Il faut en arriver à ce que les Québécois changent de comportement. Est-ce que ça prend une claque au visage ? non, nous en avons tellement eues... Il nous faut devenir citoyens responsables, c'est-à-dire acteurs dans la société, et responsables de sa bonne santé et de sa pérennité. Devenir citoyens responsables ? La première chose, au-delà des représentants qui nous gouvernent, c'est la presse et les médias en général. Il faudrait que cesse ce dénigrement continuel des Québécois, cette propagande qui nous rentre dans la tête que nous sommes faibles, petits, et qu'il vaut mieux rester tranquilles. Il nous faut découvrir et entretenir notre dignité. Je ne parle pas de fierté, juste de la dignité, quelque chose comme le respect de soi-même, de son intégrité.

Par exemple, l'exercice de concevoir démocratiquement une première Constitution du Québec, qui serait effective sans attendre l'indépendance et qui remplacerait le régime politique anachronique qui régule notre vie, cet exercice, bien qu'il puisse prêter flanc aux revendications partisanes de toutes sortes, serait surtout un révélateur pour les Québécois de la tâche qu'ils ont à accomplir, c'est-à-dire devenir citoyens responsables.

Avancer et prendre position

Devenir des citoyens responsables, ça prendra plusieurs années. Les acteurs politiques, dont le cycle de vie est rythmé aux quatre ans, ne peuvent que poser des pierres à la construction du projet. Mais le PQ ne construit jamais rien.

Il faut que les Québécois prennent position, qu'ils se prononcent pour quelque chose, et non pas contre quelque chose. Maintenant que nous sommes officiellement reconnus comme une nation, le temps est venu de marquer un point, d'avancer.

Un troisième référendum sur la souveraineté du Québec, sans un messie comme le fut Lucien Bouchard à l'époque, ne fonctionnera pas. Mieux vaudrait une élection référendaire qui scellerait un pacte multipartisan sur la question.
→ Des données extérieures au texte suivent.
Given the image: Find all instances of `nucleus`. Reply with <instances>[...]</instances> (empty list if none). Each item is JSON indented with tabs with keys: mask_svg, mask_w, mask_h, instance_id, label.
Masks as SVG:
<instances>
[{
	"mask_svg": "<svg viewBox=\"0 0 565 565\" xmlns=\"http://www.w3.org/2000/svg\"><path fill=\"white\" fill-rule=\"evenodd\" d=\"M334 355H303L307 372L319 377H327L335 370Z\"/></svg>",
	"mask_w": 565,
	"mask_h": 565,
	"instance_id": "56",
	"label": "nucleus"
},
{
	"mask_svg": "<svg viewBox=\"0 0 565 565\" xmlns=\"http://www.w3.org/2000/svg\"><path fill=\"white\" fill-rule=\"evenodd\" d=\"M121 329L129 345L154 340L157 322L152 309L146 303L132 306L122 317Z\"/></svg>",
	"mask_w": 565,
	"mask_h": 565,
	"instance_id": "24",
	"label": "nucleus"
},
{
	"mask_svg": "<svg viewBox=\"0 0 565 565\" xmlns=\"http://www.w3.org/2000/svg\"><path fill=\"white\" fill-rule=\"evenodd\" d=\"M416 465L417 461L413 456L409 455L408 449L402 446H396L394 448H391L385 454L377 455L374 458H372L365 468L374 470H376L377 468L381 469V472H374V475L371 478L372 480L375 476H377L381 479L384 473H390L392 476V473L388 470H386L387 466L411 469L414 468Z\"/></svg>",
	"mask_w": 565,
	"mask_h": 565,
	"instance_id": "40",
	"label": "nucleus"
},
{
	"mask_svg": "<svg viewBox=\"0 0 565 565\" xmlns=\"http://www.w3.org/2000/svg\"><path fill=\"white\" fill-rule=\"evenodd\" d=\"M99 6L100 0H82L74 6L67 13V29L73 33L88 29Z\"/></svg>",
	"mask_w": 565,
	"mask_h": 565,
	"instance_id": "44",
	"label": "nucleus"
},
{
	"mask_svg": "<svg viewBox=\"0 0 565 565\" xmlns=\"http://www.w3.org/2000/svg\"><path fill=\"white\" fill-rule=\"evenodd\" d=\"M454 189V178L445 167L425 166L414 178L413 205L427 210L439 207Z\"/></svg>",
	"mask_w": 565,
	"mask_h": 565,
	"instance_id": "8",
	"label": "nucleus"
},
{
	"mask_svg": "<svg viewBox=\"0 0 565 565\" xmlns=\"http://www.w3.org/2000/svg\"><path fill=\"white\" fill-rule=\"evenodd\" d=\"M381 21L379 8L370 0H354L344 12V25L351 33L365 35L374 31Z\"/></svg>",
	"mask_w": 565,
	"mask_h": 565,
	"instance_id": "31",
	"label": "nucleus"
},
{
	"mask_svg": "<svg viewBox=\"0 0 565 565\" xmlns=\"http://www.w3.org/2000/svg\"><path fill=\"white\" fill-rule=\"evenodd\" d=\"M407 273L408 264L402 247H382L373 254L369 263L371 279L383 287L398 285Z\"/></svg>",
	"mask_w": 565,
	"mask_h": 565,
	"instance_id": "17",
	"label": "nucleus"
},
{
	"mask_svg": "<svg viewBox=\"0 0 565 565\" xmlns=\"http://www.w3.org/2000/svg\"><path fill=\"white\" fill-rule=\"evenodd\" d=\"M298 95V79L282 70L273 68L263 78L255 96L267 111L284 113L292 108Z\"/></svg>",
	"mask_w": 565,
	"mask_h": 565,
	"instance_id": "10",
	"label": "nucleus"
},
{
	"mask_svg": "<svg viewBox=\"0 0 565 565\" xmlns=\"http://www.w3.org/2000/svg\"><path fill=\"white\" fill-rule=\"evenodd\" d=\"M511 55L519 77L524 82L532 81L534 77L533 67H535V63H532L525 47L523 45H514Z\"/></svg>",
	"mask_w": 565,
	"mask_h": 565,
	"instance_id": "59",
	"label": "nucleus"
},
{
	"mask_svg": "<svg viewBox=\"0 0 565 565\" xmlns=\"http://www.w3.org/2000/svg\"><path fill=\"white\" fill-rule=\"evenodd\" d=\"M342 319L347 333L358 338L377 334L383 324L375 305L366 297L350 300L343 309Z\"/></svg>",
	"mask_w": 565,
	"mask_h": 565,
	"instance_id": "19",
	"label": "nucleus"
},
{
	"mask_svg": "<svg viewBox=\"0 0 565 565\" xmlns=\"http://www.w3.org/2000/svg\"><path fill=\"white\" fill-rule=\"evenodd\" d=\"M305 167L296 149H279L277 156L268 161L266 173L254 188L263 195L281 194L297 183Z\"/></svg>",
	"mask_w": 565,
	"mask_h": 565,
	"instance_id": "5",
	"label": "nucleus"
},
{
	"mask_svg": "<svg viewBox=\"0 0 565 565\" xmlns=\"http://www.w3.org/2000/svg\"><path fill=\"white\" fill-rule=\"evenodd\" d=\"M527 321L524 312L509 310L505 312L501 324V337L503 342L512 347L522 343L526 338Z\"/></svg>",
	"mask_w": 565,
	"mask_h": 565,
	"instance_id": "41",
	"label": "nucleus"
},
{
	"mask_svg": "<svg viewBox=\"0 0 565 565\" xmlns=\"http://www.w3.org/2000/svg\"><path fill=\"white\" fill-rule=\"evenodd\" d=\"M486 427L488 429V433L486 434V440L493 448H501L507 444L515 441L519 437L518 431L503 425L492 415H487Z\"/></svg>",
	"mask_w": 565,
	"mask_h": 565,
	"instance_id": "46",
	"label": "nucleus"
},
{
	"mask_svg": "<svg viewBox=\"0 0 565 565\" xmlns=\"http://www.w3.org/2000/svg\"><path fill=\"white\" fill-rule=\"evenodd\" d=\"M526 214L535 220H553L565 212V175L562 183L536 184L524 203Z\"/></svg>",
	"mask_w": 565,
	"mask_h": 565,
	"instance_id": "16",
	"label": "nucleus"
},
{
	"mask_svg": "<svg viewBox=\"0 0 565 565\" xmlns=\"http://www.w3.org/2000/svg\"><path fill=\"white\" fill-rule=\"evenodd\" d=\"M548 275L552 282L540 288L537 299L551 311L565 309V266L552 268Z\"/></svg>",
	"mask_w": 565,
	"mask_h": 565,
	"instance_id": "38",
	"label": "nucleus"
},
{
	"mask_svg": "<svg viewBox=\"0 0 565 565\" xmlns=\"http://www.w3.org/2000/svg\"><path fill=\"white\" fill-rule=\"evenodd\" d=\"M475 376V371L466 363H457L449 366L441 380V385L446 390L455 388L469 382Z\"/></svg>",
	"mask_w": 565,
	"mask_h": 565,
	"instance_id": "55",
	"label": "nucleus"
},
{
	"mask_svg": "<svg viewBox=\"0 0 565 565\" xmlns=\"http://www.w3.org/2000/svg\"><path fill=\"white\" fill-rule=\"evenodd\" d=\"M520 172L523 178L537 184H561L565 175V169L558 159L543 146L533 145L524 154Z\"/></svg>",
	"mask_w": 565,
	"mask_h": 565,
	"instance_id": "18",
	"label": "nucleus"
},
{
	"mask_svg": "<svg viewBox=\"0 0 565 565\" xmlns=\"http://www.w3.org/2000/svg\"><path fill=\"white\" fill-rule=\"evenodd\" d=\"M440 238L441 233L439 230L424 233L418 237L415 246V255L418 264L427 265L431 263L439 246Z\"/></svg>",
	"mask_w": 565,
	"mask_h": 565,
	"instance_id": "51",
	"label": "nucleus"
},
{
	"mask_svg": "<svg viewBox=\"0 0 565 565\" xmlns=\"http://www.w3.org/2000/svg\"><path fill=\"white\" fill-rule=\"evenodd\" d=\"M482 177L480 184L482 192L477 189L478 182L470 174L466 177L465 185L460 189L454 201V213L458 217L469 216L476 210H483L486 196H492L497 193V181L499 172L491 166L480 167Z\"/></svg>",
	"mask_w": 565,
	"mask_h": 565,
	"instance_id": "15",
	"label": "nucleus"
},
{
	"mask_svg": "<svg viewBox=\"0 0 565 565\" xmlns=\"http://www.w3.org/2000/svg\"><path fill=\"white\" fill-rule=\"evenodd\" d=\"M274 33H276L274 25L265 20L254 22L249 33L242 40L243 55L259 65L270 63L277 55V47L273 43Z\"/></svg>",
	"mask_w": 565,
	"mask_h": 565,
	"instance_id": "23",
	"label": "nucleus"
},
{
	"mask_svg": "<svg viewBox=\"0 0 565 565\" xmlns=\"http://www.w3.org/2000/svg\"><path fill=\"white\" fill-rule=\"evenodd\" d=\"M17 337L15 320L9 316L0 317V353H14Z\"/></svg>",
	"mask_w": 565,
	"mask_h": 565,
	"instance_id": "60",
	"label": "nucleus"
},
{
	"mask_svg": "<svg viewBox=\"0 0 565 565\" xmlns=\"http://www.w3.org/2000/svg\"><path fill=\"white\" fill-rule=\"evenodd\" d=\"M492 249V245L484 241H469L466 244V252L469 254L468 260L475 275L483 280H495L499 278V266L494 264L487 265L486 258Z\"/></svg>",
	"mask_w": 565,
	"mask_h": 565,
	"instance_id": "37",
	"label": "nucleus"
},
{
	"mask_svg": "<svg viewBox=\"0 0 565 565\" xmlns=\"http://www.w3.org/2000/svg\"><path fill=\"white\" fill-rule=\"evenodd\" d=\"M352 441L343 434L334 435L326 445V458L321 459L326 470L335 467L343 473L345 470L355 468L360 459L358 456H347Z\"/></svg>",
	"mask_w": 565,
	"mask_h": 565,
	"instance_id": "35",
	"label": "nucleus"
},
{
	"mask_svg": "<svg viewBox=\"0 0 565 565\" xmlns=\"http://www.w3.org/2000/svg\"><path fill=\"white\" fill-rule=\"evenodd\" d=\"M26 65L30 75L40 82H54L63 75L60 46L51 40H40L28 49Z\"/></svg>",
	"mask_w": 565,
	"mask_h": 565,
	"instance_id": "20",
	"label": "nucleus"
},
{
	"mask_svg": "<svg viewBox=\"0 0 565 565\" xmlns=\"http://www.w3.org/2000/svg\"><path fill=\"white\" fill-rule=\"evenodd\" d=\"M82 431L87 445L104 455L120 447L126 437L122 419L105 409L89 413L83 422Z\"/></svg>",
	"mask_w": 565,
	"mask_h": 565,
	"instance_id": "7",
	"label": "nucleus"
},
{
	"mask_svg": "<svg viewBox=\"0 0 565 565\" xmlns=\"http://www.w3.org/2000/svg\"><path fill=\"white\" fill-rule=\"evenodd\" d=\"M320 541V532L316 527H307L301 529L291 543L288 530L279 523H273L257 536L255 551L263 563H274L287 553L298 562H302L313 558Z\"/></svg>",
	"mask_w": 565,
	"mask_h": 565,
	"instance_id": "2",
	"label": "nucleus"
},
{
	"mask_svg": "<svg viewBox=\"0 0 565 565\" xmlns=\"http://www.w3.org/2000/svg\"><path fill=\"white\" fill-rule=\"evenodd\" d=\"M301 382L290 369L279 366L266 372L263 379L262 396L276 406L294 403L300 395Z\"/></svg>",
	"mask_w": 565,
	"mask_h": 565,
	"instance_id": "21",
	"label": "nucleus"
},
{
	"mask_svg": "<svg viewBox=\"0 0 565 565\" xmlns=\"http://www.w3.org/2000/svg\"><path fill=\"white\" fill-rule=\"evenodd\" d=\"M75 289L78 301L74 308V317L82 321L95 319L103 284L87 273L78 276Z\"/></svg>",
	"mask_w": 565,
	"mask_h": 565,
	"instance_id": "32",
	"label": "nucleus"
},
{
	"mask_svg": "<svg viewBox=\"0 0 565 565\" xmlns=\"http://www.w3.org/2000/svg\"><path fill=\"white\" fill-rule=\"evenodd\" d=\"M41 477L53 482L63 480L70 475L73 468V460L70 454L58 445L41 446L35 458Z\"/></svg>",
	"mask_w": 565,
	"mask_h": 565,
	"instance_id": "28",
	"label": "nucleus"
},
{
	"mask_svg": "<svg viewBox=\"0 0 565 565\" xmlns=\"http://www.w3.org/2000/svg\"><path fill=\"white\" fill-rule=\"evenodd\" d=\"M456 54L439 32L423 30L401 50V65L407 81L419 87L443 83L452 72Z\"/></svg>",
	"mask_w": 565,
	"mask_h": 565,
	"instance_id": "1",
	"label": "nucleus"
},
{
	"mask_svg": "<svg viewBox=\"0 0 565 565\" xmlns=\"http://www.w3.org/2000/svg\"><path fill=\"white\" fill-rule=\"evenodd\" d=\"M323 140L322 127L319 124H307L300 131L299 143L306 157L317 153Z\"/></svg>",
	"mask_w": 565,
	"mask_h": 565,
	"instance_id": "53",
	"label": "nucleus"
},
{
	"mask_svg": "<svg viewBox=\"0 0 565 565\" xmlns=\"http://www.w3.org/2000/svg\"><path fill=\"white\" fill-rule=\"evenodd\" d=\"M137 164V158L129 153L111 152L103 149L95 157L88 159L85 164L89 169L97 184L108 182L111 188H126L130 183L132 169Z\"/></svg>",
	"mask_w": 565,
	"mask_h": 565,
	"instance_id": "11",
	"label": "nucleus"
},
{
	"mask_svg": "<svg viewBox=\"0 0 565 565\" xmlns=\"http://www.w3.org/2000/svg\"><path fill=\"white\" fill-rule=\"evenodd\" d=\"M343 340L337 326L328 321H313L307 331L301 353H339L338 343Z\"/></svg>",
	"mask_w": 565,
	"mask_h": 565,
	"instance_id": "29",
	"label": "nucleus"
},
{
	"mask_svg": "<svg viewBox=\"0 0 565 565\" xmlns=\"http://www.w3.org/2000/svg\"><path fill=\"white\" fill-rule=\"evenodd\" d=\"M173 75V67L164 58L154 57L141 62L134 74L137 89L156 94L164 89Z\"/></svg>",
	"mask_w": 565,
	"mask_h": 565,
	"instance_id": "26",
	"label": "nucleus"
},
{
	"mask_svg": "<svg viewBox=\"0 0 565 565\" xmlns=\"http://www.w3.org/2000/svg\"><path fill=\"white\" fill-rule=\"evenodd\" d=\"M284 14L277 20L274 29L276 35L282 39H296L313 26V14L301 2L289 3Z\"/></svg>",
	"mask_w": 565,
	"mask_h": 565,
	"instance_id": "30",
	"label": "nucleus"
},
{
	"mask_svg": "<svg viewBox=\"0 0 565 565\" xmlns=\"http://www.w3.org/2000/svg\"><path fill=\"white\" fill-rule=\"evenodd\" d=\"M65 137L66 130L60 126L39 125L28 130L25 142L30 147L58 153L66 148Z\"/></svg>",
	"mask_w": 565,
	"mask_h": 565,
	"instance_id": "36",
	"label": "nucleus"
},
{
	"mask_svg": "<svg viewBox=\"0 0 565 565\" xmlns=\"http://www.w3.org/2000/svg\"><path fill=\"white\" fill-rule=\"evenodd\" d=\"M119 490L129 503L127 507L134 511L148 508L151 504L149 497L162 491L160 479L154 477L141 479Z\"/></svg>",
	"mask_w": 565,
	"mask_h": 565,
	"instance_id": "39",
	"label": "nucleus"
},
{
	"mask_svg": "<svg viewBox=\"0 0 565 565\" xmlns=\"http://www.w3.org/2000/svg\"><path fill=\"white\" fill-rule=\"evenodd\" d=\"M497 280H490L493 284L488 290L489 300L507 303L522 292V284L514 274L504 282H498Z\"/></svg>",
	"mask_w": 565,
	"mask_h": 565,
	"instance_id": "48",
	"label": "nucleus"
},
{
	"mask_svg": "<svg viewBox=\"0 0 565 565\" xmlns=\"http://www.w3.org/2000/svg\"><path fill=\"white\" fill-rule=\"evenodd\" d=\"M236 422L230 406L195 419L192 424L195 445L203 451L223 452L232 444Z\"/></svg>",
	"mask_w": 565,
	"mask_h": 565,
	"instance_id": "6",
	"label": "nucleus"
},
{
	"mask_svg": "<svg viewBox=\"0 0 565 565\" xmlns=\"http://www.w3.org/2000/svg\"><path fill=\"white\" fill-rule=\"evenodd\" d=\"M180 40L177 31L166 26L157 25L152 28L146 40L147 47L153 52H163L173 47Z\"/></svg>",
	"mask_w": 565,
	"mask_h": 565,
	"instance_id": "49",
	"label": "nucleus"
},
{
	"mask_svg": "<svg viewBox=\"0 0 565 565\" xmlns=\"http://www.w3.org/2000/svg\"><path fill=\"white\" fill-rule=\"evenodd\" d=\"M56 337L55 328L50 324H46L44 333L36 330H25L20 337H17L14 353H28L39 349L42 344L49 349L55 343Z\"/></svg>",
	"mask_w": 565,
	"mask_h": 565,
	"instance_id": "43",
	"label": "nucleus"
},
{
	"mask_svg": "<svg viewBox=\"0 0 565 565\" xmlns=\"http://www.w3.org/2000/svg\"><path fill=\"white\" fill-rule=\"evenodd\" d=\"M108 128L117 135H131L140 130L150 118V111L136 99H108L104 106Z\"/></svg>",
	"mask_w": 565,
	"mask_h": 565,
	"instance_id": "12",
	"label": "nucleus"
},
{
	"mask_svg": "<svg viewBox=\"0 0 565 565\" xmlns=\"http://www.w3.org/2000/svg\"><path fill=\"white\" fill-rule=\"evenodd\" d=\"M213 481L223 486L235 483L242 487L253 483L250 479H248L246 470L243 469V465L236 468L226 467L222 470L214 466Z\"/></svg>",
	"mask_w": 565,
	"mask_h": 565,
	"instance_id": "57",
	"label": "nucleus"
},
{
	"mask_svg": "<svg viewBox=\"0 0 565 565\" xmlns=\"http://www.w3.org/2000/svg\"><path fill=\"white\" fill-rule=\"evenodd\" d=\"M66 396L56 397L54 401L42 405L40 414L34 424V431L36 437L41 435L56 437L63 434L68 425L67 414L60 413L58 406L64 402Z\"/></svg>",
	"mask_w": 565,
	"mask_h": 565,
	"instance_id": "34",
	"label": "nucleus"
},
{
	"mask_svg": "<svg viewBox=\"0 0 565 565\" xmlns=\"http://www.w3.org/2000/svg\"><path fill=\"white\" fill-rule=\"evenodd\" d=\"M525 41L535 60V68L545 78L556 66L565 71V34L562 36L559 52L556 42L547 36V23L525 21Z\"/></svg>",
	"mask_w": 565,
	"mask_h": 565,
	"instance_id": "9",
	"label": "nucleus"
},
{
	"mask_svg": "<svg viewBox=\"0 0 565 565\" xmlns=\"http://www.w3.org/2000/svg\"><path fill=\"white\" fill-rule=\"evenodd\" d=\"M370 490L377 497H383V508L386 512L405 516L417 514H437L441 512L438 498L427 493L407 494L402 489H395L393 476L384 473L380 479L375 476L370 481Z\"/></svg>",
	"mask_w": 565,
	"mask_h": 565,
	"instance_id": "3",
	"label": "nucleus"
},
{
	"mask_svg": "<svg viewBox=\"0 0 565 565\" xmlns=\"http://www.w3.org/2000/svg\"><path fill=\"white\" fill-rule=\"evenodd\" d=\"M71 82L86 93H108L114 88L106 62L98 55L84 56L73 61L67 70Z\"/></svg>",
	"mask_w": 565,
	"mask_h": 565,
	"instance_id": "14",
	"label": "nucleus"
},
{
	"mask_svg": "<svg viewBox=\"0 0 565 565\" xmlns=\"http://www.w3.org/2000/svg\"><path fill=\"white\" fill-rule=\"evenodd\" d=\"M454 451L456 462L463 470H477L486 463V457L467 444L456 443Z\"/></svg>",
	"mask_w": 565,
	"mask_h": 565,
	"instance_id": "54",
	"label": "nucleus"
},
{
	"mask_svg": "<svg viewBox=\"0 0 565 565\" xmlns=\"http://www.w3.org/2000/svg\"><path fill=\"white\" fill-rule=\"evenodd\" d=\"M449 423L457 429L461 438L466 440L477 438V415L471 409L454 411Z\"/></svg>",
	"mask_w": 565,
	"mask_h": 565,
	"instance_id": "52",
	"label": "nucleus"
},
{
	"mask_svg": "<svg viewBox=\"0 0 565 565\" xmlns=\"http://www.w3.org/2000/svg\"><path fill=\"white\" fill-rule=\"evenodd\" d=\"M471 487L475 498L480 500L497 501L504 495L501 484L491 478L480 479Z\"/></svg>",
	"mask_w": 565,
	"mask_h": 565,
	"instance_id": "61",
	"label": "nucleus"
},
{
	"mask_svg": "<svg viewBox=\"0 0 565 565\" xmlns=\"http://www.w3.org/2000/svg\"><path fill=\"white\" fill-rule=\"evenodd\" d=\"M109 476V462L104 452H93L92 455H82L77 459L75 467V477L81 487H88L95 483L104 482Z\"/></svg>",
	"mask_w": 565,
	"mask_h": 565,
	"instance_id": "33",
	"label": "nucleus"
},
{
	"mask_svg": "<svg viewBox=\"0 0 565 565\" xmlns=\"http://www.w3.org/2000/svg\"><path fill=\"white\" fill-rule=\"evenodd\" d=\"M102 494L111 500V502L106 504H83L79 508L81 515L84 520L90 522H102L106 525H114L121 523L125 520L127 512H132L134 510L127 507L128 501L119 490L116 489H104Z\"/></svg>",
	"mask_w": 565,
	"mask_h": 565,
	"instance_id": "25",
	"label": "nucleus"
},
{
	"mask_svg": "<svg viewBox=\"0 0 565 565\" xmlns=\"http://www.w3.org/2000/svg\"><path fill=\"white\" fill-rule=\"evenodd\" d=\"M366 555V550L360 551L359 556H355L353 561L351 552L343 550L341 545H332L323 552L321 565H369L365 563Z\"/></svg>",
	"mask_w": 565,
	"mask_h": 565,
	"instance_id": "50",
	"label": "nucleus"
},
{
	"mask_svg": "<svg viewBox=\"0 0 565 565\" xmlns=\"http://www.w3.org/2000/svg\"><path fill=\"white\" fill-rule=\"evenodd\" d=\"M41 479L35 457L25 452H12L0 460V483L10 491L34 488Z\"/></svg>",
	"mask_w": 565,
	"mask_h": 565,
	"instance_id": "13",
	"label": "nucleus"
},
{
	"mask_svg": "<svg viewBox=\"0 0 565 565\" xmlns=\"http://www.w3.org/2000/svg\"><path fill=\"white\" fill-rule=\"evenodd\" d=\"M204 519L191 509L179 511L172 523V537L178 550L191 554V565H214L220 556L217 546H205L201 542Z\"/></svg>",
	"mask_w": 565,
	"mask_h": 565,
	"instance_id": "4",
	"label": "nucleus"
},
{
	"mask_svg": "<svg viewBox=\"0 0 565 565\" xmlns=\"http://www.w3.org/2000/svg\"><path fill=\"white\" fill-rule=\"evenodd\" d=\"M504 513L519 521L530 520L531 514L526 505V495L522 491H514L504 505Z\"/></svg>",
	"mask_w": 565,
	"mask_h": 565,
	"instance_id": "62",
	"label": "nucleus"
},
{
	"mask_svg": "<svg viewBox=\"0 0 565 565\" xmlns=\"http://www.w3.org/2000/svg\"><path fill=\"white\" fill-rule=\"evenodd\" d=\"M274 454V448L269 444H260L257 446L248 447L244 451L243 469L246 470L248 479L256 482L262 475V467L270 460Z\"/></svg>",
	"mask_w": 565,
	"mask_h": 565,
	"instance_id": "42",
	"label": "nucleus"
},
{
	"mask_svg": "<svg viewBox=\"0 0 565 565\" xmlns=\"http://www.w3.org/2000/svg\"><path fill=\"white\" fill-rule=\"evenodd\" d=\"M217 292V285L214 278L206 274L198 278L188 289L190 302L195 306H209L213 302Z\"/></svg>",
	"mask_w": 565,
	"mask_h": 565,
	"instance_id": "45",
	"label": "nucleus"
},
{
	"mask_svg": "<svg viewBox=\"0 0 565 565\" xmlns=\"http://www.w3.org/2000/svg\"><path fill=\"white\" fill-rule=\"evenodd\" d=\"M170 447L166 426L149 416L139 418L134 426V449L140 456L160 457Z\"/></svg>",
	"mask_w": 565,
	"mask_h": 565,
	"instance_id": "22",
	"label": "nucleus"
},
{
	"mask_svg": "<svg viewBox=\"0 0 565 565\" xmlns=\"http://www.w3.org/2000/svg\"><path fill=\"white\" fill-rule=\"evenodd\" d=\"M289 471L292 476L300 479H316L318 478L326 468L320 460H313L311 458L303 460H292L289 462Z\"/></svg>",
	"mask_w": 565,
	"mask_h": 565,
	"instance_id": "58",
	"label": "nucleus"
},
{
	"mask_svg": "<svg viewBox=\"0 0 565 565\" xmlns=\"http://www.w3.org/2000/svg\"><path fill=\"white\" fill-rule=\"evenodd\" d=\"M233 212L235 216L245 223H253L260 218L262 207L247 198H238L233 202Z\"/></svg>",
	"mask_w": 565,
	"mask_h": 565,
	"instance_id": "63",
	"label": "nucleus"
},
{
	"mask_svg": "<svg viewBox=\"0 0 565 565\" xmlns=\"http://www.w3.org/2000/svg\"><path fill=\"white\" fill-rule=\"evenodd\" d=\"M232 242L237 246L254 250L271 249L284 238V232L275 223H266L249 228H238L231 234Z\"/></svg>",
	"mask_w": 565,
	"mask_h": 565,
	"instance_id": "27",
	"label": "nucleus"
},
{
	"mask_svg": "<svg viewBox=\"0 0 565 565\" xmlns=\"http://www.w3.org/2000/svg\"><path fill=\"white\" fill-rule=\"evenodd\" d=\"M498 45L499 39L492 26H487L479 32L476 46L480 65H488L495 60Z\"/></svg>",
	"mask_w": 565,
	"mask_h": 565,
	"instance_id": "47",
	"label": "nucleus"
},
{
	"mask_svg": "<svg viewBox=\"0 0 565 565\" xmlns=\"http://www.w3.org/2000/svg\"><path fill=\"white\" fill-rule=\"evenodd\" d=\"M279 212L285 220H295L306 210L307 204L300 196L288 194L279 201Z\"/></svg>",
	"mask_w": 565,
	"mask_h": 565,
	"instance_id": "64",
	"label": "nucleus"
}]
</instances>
Mais étant donné l'état de nos concitoyens québécois, ça ne marchera pas non plus.

J'ai toujours pensé que l'étapisme de Claude Morin a nui à la Cause, mais je crois aussi que la coupure radicale n'est pas près d'être acceptée. Comment avancer ? En prenant acte du désir profond des Québécois : exigeons la refonte du Canada, déclarons formellement que le Canada doit changer, réclamons enfin la justice. Posons la question aux Québécois : « Voulez-vous que la Constitution du Canada, que toutes les autorités du Québec n'ont jamais acceptée depuis sa transformation forcée en 1982, soit revue et corrigée pour qu'elle prenne compte de la réalité nationale des Québécois et des Amérindiens? »
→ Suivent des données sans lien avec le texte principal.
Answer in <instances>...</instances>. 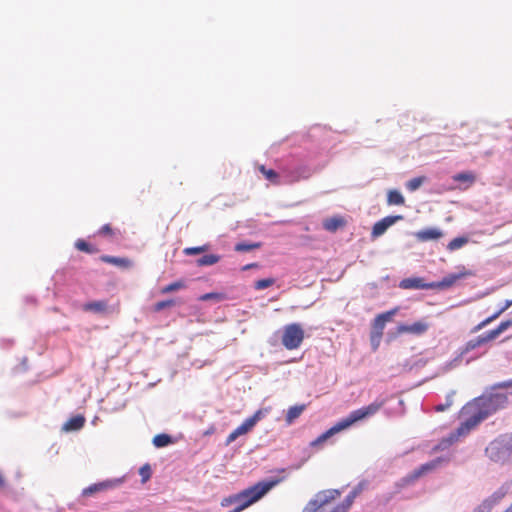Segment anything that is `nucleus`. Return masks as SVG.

Avec un vote à 70% des Québécois, on aura matérialisé la nation, on aura accéléré la prise de conscience des citoyens. Nous aurons pour la première fois une existence formelle sur la planète, et une posture solide face au Canada. La balle est dans notre camp, il faut la saisir au bond. Le PQ, au lieu de tergiverser pour satisfaire à la fois ses militants et la population, pourra même poser des gestes de rupture si nécessaire, comme amener le Québec à se doter de son propre régime politique. Après une telle déclaration des Québécois, il ne sera plus possible, pour quiconque, de nier la réalité.